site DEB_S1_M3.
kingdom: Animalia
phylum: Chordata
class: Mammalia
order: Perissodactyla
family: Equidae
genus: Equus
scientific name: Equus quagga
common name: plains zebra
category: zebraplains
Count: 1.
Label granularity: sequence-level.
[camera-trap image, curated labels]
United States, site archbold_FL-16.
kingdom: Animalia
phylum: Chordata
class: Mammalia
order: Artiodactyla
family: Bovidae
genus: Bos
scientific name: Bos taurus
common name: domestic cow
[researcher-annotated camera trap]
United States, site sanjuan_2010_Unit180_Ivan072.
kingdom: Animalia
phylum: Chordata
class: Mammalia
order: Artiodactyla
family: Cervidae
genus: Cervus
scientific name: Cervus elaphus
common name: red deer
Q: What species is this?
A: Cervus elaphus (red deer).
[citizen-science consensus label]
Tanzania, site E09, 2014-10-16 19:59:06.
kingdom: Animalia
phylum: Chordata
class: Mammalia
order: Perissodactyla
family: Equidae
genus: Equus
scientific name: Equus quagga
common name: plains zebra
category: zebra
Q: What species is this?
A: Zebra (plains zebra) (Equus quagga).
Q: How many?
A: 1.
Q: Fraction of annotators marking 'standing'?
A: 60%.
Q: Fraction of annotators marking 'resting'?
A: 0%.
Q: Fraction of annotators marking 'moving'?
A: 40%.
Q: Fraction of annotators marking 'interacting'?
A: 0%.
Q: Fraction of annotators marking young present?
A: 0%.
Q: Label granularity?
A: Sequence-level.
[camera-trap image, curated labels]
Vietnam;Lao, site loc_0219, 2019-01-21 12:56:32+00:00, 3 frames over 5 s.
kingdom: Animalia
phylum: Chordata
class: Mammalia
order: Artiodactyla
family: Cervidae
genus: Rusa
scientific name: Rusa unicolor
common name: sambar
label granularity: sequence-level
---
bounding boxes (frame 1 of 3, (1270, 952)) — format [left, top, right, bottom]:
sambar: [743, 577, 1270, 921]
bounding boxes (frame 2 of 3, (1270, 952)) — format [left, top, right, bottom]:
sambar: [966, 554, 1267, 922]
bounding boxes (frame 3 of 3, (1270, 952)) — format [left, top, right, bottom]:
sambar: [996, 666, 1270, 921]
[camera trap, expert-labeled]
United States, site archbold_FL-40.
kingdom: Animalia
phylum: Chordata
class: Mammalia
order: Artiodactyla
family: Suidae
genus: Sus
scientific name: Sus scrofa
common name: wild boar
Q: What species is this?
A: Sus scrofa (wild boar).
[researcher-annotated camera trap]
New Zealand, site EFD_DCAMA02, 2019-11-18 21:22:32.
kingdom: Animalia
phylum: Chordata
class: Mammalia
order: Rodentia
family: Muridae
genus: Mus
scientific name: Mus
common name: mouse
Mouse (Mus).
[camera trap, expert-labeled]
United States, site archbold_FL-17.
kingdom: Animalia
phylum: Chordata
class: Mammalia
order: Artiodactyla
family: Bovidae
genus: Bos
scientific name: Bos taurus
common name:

> _Activity_
Each line in the listing above that contains "States" should be copied.

> _Solution to the problem_
United States, site archbold_FL-16.
United States, site sanjuan_2010_Unit180_Ivan072.
United States, site archbold_FL-40.
United States, site archbold_FL-17.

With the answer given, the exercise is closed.